Problem — Send back all of the records, each one exactly as written.

*** Opening Working data ***

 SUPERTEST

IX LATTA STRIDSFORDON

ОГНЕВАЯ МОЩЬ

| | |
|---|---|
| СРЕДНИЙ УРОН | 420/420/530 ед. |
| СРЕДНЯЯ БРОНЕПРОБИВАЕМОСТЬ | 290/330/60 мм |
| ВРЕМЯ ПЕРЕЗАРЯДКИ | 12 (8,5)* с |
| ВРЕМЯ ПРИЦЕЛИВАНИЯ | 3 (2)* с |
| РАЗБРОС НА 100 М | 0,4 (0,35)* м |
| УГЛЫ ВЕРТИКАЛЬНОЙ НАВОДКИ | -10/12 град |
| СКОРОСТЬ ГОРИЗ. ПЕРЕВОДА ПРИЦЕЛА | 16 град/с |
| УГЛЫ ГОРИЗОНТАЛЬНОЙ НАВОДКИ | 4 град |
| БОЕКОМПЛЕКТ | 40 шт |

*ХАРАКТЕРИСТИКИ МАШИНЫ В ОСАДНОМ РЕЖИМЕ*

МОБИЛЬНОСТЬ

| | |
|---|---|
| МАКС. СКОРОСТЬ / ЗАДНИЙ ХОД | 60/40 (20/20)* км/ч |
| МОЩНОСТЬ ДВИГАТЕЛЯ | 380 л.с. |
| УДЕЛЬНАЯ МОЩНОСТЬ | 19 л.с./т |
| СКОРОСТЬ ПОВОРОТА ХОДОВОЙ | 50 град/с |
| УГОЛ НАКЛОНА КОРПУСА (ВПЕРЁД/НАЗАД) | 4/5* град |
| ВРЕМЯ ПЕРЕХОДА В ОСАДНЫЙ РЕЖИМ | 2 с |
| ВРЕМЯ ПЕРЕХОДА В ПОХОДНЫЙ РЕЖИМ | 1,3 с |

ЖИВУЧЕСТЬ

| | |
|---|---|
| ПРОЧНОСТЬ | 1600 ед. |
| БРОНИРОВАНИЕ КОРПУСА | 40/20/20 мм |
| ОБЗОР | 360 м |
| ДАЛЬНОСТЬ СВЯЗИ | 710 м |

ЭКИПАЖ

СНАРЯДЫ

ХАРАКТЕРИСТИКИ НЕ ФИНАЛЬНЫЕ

*** Closing Working data ***

Response —
 SUPERTEST

IX LATTA STRIDSFORDON

ОГНЕВАЯ МОЩЬ

| | |
|---|---|
| СРЕДНИЙ УРОН | 420/420/530 ед. |
| СРЕДНЯЯ БРОНЕПРОБИВАЕМОСТЬ | 290/330/60 мм |
| ВРЕМЯ ПЕРЕЗАРЯДКИ | 12 (8,5)* с |
| ВРЕМЯ ПРИЦЕЛИВАНИЯ | 3 (2)* с |
| РАЗБРОС НА 100 М | 0,4 (0,35)* м |
| УГЛЫ ВЕРТИКАЛЬНОЙ НАВОДКИ | -10/12 град |
| СКОРОСТЬ ГОРИЗ. ПЕРЕВОДА ПРИЦЕЛА | 16 град/с |
| УГЛЫ ГОРИЗОНТАЛЬНОЙ НАВОДКИ | 4 град |
| БОЕКОМПЛЕКТ | 40 шт |

*ХАРАКТЕРИСТИКИ МАШИНЫ В ОСАДНОМ РЕЖИМЕ*

МОБИЛЬНОСТЬ

| | |
|---|---|
| МАКС. СКОРОСТЬ / ЗАДНИЙ ХОД | 60/40 (20/20)* км/ч |
| МОЩНОСТЬ ДВИГАТЕЛЯ | 380 л.с. |
| УДЕЛЬНАЯ МОЩНОСТЬ | 19 л.с./т |
| СКОРОСТЬ ПОВОРОТА ХОДОВОЙ | 50 град/с |
| УГОЛ НАКЛОНА КОРПУСА (ВПЕРЁД/НАЗАД) | 4/5* град |
| ВРЕМЯ ПЕРЕХОДА В ОСАДНЫЙ РЕЖИМ | 2 с |
| ВРЕМЯ ПЕРЕХОДА В ПОХОДНЫЙ РЕЖИМ | 1,3 с |

ЖИВУЧЕСТЬ

| | |
|---|---|
| ПРОЧНОСТЬ | 1600 ед. |
| БРОНИРОВАНИЕ КОРПУСА | 40/20/20 мм |
| ОБЗОР | 360 м |
| ДАЛЬНОСТЬ СВЯЗИ | 710 м |

ЭКИПАЖ

СНАРЯДЫ

ХАРАКТЕРИСТИКИ НЕ ФИНАЛЬНЫЕ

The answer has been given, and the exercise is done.